Tempus fugit. Not only was HP (Booth 613) celebrating 40 years of Indigo as a digital printing platform, but, in a press conference held Monday afternoon, noted that it was 16 years ago - at PRINT 01 - that HP had announced its acquisition of Indigo. It seemed fitting, then, that the company celebrated its 600th HP Indigo Series 4 large format press installation, to Carol Stream, Ill.’s American Litho. Even while looking to the past, Alon Bar-Shany, General Manager, HP Indigo Division, HP “won’t stop thinking about tomorrow.” The high-end 30-inch Indigo 50000, which launched last year at drupa, is now out of beta, and has seen its first installation.
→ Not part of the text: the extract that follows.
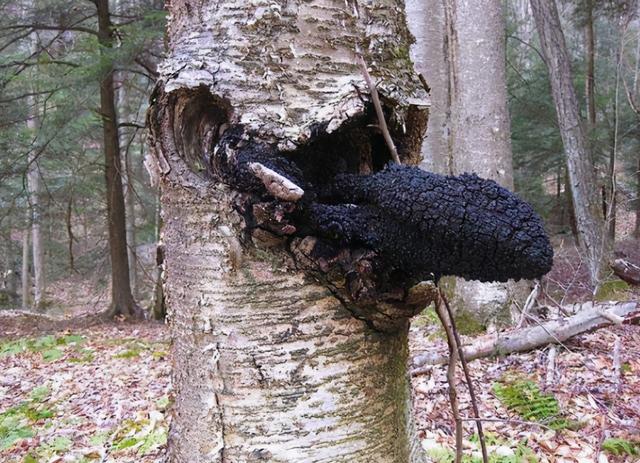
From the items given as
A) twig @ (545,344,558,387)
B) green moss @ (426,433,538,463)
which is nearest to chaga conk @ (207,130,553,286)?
green moss @ (426,433,538,463)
Bar-Shany highlighted some unique applications for which companies are using the HP indigo platform, such as Kansas’ Pioneer Line which prints customized balloons.
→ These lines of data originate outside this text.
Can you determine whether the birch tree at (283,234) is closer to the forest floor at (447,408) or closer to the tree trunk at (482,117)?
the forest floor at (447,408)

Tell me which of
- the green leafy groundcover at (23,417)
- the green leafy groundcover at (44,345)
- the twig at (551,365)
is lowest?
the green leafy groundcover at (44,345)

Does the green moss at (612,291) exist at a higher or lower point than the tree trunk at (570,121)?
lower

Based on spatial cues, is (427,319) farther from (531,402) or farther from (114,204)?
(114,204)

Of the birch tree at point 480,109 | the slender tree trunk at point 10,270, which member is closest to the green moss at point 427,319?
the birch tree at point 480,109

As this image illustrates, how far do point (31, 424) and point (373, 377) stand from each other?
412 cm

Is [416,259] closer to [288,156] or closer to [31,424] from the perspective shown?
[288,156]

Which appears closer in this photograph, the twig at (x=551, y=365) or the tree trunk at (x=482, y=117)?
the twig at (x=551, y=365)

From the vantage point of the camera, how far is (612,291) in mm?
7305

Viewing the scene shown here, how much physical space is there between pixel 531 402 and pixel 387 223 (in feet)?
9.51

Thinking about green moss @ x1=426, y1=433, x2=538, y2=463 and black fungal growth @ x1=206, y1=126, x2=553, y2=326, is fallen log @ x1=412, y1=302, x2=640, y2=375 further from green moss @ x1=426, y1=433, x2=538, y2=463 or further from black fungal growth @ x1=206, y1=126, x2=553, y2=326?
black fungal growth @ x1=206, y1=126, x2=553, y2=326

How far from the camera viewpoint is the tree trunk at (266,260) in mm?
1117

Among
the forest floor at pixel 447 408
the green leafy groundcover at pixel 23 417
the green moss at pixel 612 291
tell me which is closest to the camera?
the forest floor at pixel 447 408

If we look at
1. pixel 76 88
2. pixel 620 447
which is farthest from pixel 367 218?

Dwayne Black, Senior Vice President and Chief Operations Officer for Shutterfly, a leading producer of customized photobooks and other personalized products, spoke about how the HP Indigo helped the company grow from a very small player in 2001 to a major brand. “We don’t worry about printing anymore,” he said, citing the reliability of the HP Indigo platform.
HP also offered an update of its production inkjet side of the business, noting that the name has changed from PageWide Web to PageWide Industrial, which is intended to clarify HP’s branding as it moves into corrugated packaging, and develops a symbiosis with the HP Scitex Industrial products.
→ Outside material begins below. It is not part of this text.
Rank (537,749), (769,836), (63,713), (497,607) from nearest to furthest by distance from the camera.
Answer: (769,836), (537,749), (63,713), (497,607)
HP launched the inkjet PageWide line at drupa 2008 and, remarked Eric Weisner, Vice President and General Manager of HP’s PageWide Division, “it took two years to get to a billion pages printed.” Now, eight years later, in 2017, HP PageWide machines have produced 250 billion pages. Weisner also announced a new print mode available for the PageWide platform. Called Performance HDK (“High-Definition Black”), it offers dual drop weight on black to increase both speed and resolution. The upgrade to Performance HDK is free for all current PageWide T240 customers.
Weisner also highlighted the Link technology, which added invisible codes to a printed page that can be scanned with a smartphone. “Print is becoming part of a megatrend that bridges offline and online and brings print into the internet of things,” he said.